The new federal state’s remarkable nonchalance with respect to Indigenous affairs underscores just how obvious and unproblematic the issue appeared to Euro-Canadians in the run-up to 1 July 1867 and in the months and years immediately thereafter. The absence of Indigenous affairs from the Confederation debates and the inaction that followed the BNA Act requires us to revise modern Canada’s origin story. We should understand the silence of 1867 as the colonial project at its most imperial, as actors simply assumed it to be natural, necessary, and, indeed, noble.

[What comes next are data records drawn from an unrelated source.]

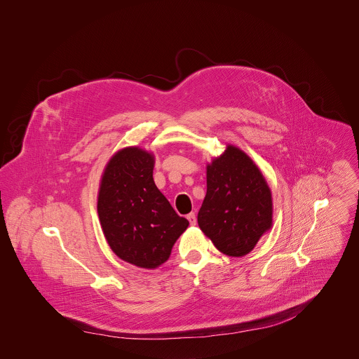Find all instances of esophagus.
<instances>
[{"label": "esophagus", "instance_id": "esophagus-1", "mask_svg": "<svg viewBox=\"0 0 359 359\" xmlns=\"http://www.w3.org/2000/svg\"><path fill=\"white\" fill-rule=\"evenodd\" d=\"M187 218H188V221L191 222V225H196V214H195V212H189V214L187 215Z\"/></svg>", "mask_w": 359, "mask_h": 359}]
</instances>
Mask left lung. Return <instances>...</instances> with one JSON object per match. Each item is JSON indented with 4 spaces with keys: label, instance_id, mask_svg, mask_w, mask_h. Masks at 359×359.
<instances>
[{
    "label": "left lung",
    "instance_id": "obj_1",
    "mask_svg": "<svg viewBox=\"0 0 359 359\" xmlns=\"http://www.w3.org/2000/svg\"><path fill=\"white\" fill-rule=\"evenodd\" d=\"M198 224L224 255L246 256L272 226L271 189L255 161L233 145L207 164Z\"/></svg>",
    "mask_w": 359,
    "mask_h": 359
}]
</instances>
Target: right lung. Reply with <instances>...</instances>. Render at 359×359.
Returning <instances> with one entry per match:
<instances>
[{"label":"right lung","instance_id":"right-lung-1","mask_svg":"<svg viewBox=\"0 0 359 359\" xmlns=\"http://www.w3.org/2000/svg\"><path fill=\"white\" fill-rule=\"evenodd\" d=\"M154 154L137 147L113 154L103 171L97 205L113 253L148 269L168 259L189 225L154 185Z\"/></svg>","mask_w":359,"mask_h":359}]
</instances>
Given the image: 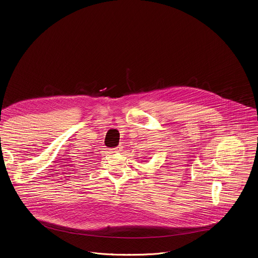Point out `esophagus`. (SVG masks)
Instances as JSON below:
<instances>
[{"label": "esophagus", "instance_id": "34e87169", "mask_svg": "<svg viewBox=\"0 0 258 258\" xmlns=\"http://www.w3.org/2000/svg\"><path fill=\"white\" fill-rule=\"evenodd\" d=\"M121 148H114V149H111V153H117L118 151H120Z\"/></svg>", "mask_w": 258, "mask_h": 258}]
</instances>
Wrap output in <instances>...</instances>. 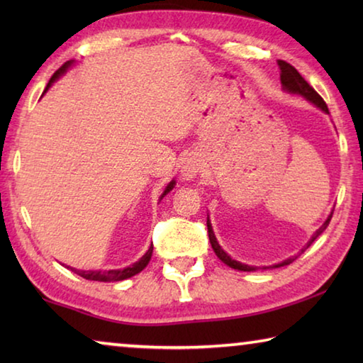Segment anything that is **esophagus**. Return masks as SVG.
<instances>
[{"instance_id": "34e87169", "label": "esophagus", "mask_w": 363, "mask_h": 363, "mask_svg": "<svg viewBox=\"0 0 363 363\" xmlns=\"http://www.w3.org/2000/svg\"><path fill=\"white\" fill-rule=\"evenodd\" d=\"M200 168H201L200 160L194 157V155H190L182 162L181 174H182L184 179H192V177H195L196 174L200 173Z\"/></svg>"}]
</instances>
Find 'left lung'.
Masks as SVG:
<instances>
[{
	"label": "left lung",
	"instance_id": "obj_1",
	"mask_svg": "<svg viewBox=\"0 0 363 363\" xmlns=\"http://www.w3.org/2000/svg\"><path fill=\"white\" fill-rule=\"evenodd\" d=\"M279 67H280V82H281V86H284V89L288 91V93L291 94H299L303 96L304 99H307L309 102L314 104V106H317L318 108H322L325 113H328V107L327 104H325V101L322 99L320 96H318L317 91L312 88V86L306 82V79L299 75V72L294 69L293 65H290L288 62H285V60H279ZM331 216H333V213L330 214V216L327 218V220H325L323 225L320 227V229L315 230L314 235H312V238L309 240V243L306 245L307 250L312 245V242L315 240V238L320 235V233L327 229L330 220H331ZM206 225H208V237H210V242H211V247L214 250V253H216V256L219 257L220 261H223L224 264H227V266L232 267V269H237V270H243V272H251V270H256V267L253 266H248V264H242L238 262L235 259H232V257L225 253V251L220 248V245L218 243L216 237H214V232H213V227H211V223H210V218H208L206 220ZM303 250V251H304ZM296 257H288V259H285L284 262H279V264H274L272 267H281V266H288V264H291ZM266 269V267H264Z\"/></svg>",
	"mask_w": 363,
	"mask_h": 363
}]
</instances>
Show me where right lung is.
I'll use <instances>...</instances> for the list:
<instances>
[{
  "label": "right lung",
  "instance_id": "right-lung-1",
  "mask_svg": "<svg viewBox=\"0 0 363 363\" xmlns=\"http://www.w3.org/2000/svg\"><path fill=\"white\" fill-rule=\"evenodd\" d=\"M73 64V60H67V62L60 67V69L54 73V75L51 77V79H49V83H48V86H46V89H45V93L46 91L51 88V84L56 82V79L60 77V75H64V73L67 72V69H69V67ZM43 93V94H45ZM174 181H171L169 184H168V187L164 189V192L162 194V196H160V200L163 199L164 195H167L169 190H173V187H174ZM152 251H153V245H150V248L147 250V253L140 257V259L138 261V262H134L133 266H130V267H125V269H112V270H77V269H73V267H70V266H67V269H72L73 272L75 274H78L79 277H83V279H86V280H94V281H120V280H125V279H130V277H133V275H136V274H139L140 270L143 269H145V266L147 264H149V261H150V257H152Z\"/></svg>",
  "mask_w": 363,
  "mask_h": 363
}]
</instances>
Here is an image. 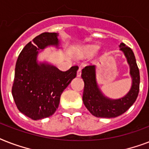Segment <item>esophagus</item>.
Segmentation results:
<instances>
[{"label":"esophagus","mask_w":149,"mask_h":149,"mask_svg":"<svg viewBox=\"0 0 149 149\" xmlns=\"http://www.w3.org/2000/svg\"><path fill=\"white\" fill-rule=\"evenodd\" d=\"M77 77H79L80 76H81V69H80V68H79V69H78V70H77Z\"/></svg>","instance_id":"obj_1"}]
</instances>
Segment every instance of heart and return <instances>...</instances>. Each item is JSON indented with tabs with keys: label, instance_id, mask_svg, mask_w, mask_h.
I'll list each match as a JSON object with an SVG mask.
<instances>
[{
	"label": "heart",
	"instance_id": "1",
	"mask_svg": "<svg viewBox=\"0 0 149 149\" xmlns=\"http://www.w3.org/2000/svg\"><path fill=\"white\" fill-rule=\"evenodd\" d=\"M98 49V46L97 45H89L85 49V52L84 55L86 56H90L91 55H93L97 50Z\"/></svg>",
	"mask_w": 149,
	"mask_h": 149
}]
</instances>
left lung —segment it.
<instances>
[{"instance_id": "8db88e82", "label": "left lung", "mask_w": 149, "mask_h": 149, "mask_svg": "<svg viewBox=\"0 0 149 149\" xmlns=\"http://www.w3.org/2000/svg\"><path fill=\"white\" fill-rule=\"evenodd\" d=\"M119 48L127 59L132 78L131 88L122 97L113 99L102 92L97 80L96 65H88L82 70L81 77L84 82L83 101L87 110L97 118H111L122 114L133 105L139 95L140 75L134 52L123 42Z\"/></svg>"}]
</instances>
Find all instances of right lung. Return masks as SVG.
<instances>
[{
	"label": "right lung",
	"instance_id": "add662e5",
	"mask_svg": "<svg viewBox=\"0 0 149 149\" xmlns=\"http://www.w3.org/2000/svg\"><path fill=\"white\" fill-rule=\"evenodd\" d=\"M58 33L45 32L29 42L17 57L12 96L20 112L32 120L50 117L58 108L61 94L77 76L78 66L63 72L38 59L50 46L60 49Z\"/></svg>",
	"mask_w": 149,
	"mask_h": 149
}]
</instances>
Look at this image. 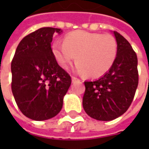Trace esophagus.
<instances>
[{"label": "esophagus", "mask_w": 149, "mask_h": 149, "mask_svg": "<svg viewBox=\"0 0 149 149\" xmlns=\"http://www.w3.org/2000/svg\"><path fill=\"white\" fill-rule=\"evenodd\" d=\"M80 81L78 78L75 77H72V83H74V82H76V81Z\"/></svg>", "instance_id": "esophagus-1"}]
</instances>
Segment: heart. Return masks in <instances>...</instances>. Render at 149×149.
Listing matches in <instances>:
<instances>
[{"label":"heart","instance_id":"heart-1","mask_svg":"<svg viewBox=\"0 0 149 149\" xmlns=\"http://www.w3.org/2000/svg\"><path fill=\"white\" fill-rule=\"evenodd\" d=\"M117 50L116 40L111 34L83 30L69 33L64 42L56 40L52 45L54 56L62 68H67L76 56V70L92 77H100L112 68Z\"/></svg>","mask_w":149,"mask_h":149}]
</instances>
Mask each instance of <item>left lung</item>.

It points to colonial politicians’ unquestioned and unquestioning belief that the state already had “solved” relations with Indigenous peoples, that the new Constitution only needed to recognize the validity of existing practices of territorial dispossession and “improvement.” This silence, underlined and problematized, ought to be at the heart of our thinking about Canada on 1 July, whether in 1867 or 150 years later.

Brian Gettler is an Assistant Professor of History at the University of Toronto. His research interests centre on Indigenous political, economic, and social history and the history of Quebec and Canada since the Conquest. He is currently completing a manuscript on the political history of Indigenous money-use in the nineteenth and twentieth centuries and beginning a project analyzing the central role played by the Department of Indian Affairs in the Confederation-era history of Canadian state formation.


SSHRC provided funding for the research on which this essay is based.

[1] G.E. Cartier, J.J. Ross, and M. East [A.T. Galt] to Sir Edward Lytton, 25 October 1858, in G. P. Browne, ed., Documents on the Confederation of British North America (Montreal: McGill-Queen’s University Press, 2009), 18.

[2] The Special Council, an unelected legislative body imposed following the Rebellion of 1837 in Lower Canada, adopted an ordinance allowing the governor to eject anyone from Indigenous villages in Lower Canada in 1840. The Legislative Assembly also adopted legislation in 1847 – the “Bill to Incorporate the Indian Tribes in Lower Canada” – though the Legislative Council prevented it from becoming law. Maxime Gohier, “La pratique pétitionnaire des Amérindiens de la vallée du Saint-Laurent sous le Régime britannique : pouvoir, représentation et légitimité (1760-1860)” (Thèse de doctorat (histoire), Université du Québec à Montréal, 2014), 531–42.

[3] David Shanahan, “The Indian Land Management Fund: Financing the Indian Department, 1830-1914” (s.l.: Shanahan Research Associates for Treaties and Historical Research, Department of Indian Affairs, August 1991).

[4] Christopher Moore, Three Weeks in Quebec City: The Meeting That Made Canada (Toronto: Allen Lane, 2015), 154.

Featured Image: British North America Act, 1867. Wikimedia Commons, public domain.